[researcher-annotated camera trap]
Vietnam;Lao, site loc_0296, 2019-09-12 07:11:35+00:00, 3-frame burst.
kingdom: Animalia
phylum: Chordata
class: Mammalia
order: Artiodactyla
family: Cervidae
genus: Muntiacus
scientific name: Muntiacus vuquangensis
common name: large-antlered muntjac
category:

* * *

__Problem__.
Every line of the data above is to be repeated exactly.

__Exercise result__.
[researcher-annotated camera trap]
Vietnam;Lao, site loc_0296, 2019-09-12 07:11:35+00:00, 3-frame burst.
kingdom: Animalia
phylum: Chordata
class: Mammalia
order: Artiodactyla
family: Cervidae
genus: Muntiacus
scientific name: Muntiacus vuquangensis
common name: large-antlered muntjac
category:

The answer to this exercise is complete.